Kentucky recently became the eighth state in the nation (joining a small but growing list of states) to mandate Holocaust and genocide education for all middle and secondary students. The Ann Klein and Fred Gross Holocaust Education Act recently passed the Kentucky General Assembly and was signed into law on April 2nd, 2018. The law states: “Every public middle and high school’s curriculum shall include instruction on the Holocaust and other cases of genocide, as defined by the United Nations Convention on the Prevention and Punishment of the Crime of Genocide, that a court of competent jurisdiction, whether a court in the United States or the International Court of Justice, has determined to have been committed by applying rigorous standards of due process.” While such well-intentioned legislation aims at countering increasing anti-Semitism in the United States and around the world, the bill may well fall short of lawmaker’s intentions in its implementation in classrooms. The legislation makes no provision for supporting the state’s teachers in complying with the law. Further, the law’s language may curb teachers from robust explorations of genocide by limiting permissible case studies.

The impetus for such legislation often rests on the widespread assumption that schools and individual educators are not teaching students about the Holocaust and other genocides. These assumptions are often reinforced by efforts such as Rhonda Fink-Whitman’s popular YouTube video highlighting Pennsylvania students’ lack of knowledge about the Holocaust. The fact remains that no comprehensive studies exist examining Holocaust and genocide education in the United States. The decentralized nature of American schooling, unlike countries such as Germany and Israel, has led to a patchwork of Holocaust and genocide education efforts. Most states include the Holocaust in their state educational standards for social studies or English language arts, yet critics claim that these standards rarely prove sufficient to ensure students learn about the Holocaust. Ironically teachers, who will ultimately be charged with fulfilling Kentucky’s mandate, are absent from the legislation and the conversations around the law.

Ultimately, the Kentucky law, which is being widely praised by legislators and Jewish community organizations, does little to address the gap between such legislative mandates and their implementation in schools. State Representative Lynn Bechler (R) expressed concerns about this gap: “I believe that everybody should know what happened in the Holocaust, the horrors of the Holocaust. I continue to have problems, however, as the session goes on, that we require more, and more and more from our teachers and our schools.” In 2008, the Kentucky legislature passed a bill, which empaneled a commission to create a state Holocaust curriculum. Unfortunately, the results of the commission’s work, little more than a list of resources (some with costs associated), provides few supports for educators as the state moves forward with its mandate. Kentucky, unlike New Jersey (with a robust cache of Holocaust curricula and teacher trainings) or Florida (with a network of Holocaust museums and educational institutions), has few available resources to support schools and individual educators. At issue, isn’t, as Bechler suggests, requiring more from teachers, but requiring more from teachers while failing to make provisions for adequate support.

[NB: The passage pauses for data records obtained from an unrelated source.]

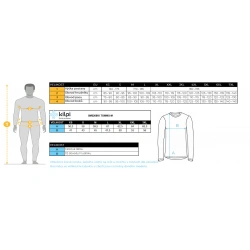 _Kilpi Tomms Man modra UM0208KIBLU panska funkcni sportovni celorozepinaci mikina zmereno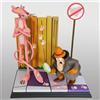 Hollywood Collectibles Group - Statua La Pantera Rosa & L'Ispettore 41 cm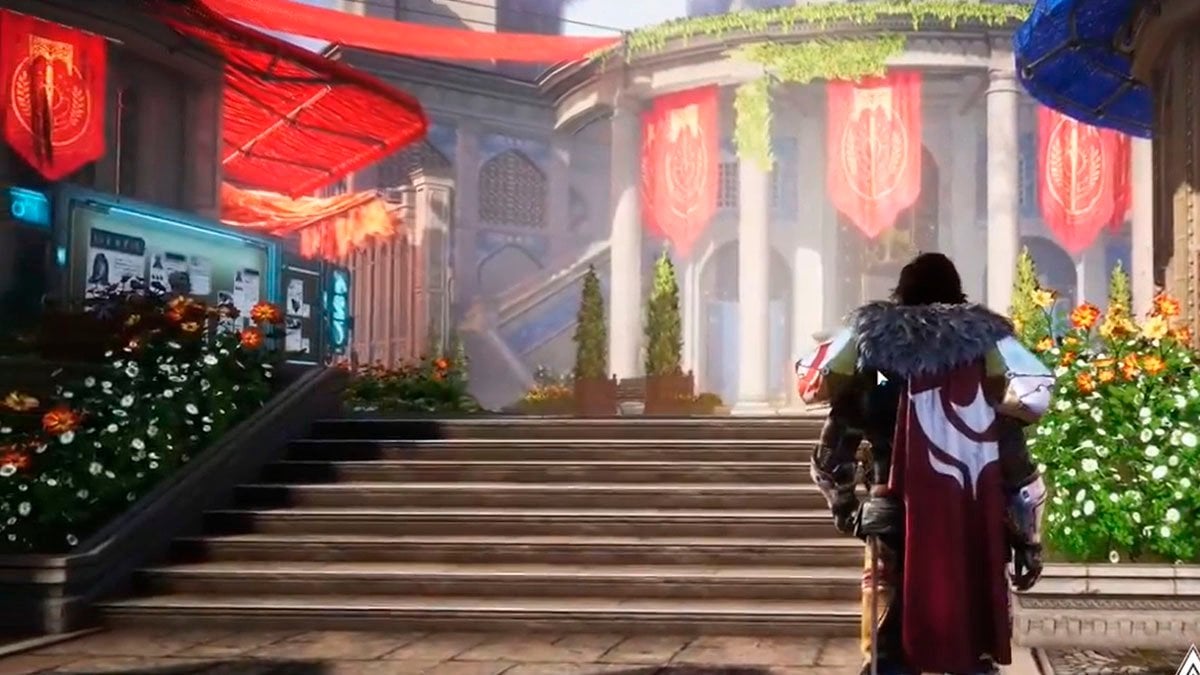 Destiny Rising intro.
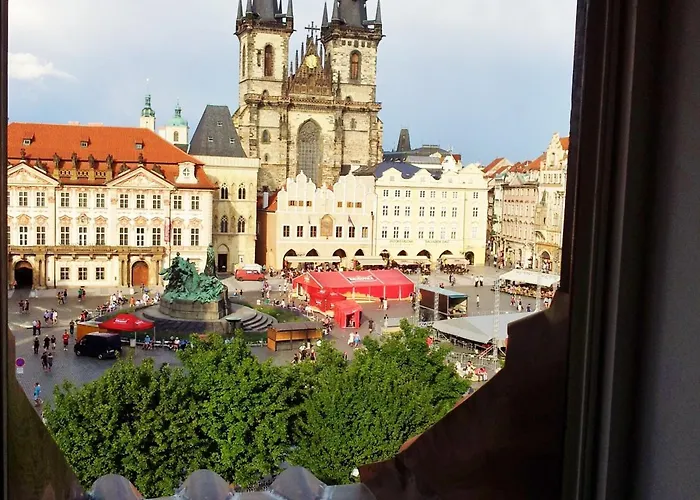 Appart hôtel Old Town Square Premium 4*
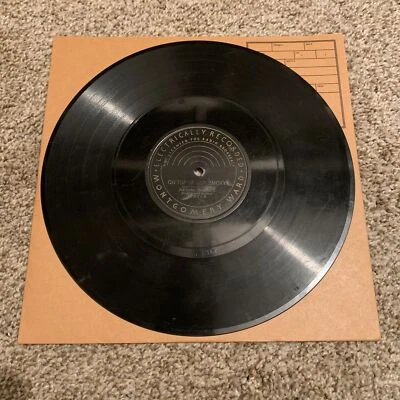 78 RPM Record Johnson Brothers On Top Of Old Smoky Country Music Hillbilly Rare Foto 1 de 2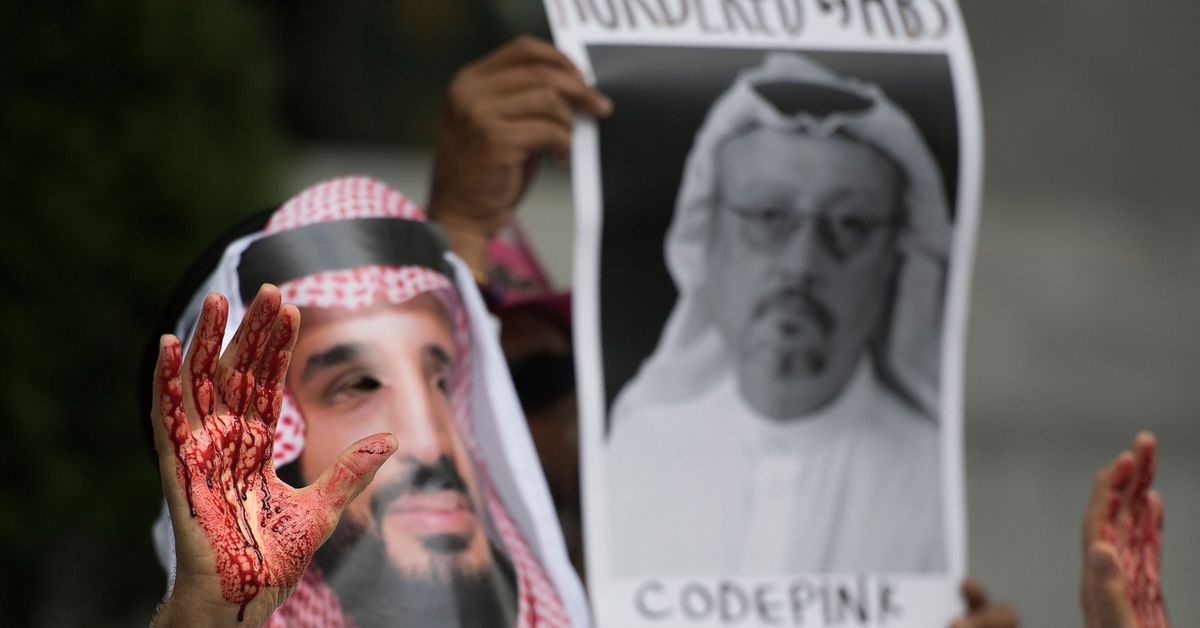 US releases unclassified report blaming Saudi’s crown prince
for Jamal Khashoggi’s murder 1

Further, the Kentucky law, while seeking to expand instruction on the Holocaust and other genocides, might ultimately limit genocide education efforts. The bill restricts instruction to those instances of mass atrocity that meet the provisions of the 1948 United Nations Convention for the Punishment and Prevention of the Crime of Genocide or other national and international court proceedings. Surely such language is intended to sidestep controversies over the use of the term genocide. However, under such guidelines, educators might well be restricted from using a genocide framework to explore the destruction of Armenians during World War I (acknowledged as a genocide by Kentucky, but not by the United States or the United Nations), current atrocities against the Rohingya, or such efforts to recognize the genocide of Indigenous peoples. The Kentucky law raises serious questions of teacher autonomy to construct lessons to challenge students around such complex issues as genocide.

As a teacher and Ph.D. student in social studies education interested in Holocaust, genocide, and human rights education in U.S. schools, I laud efforts to ensure access to Holocaust and genocide education for students. However, I question the efficacy of the Kentucky legislation without simultaneously attending to increased Holocaust and genocide education in teacher licensure programs, as well as immediate and continuing support for existing teachers via curricular support and robust professional development. Although no such Holocaust education mandate exists within Minnesota, organizations have mounted campaigns to push for mandates in all 50 states. As similar legislation is introduced across the country, I urge lawmakers to avail themselves of the models set forth by states like Michigan and Illinois and carefully consider the implications of narrowly defining genocide. Teachers need adequate support and the freedom to construct lessons to help students grapple the complexities of the Holocaust and other genocides.

 

George Dalbo is a Ph.D. student in Social Studies Education at the University of Minnesota with research interests in Holocaust, comparative genocide, and human rights education in secondary schools. Previously, he was a middle and high school social studies teacher, having taught every grade from 5th-12th in public, charter, and independent schools in Minnesota, as well as two years at an international school in Vienna, Austria.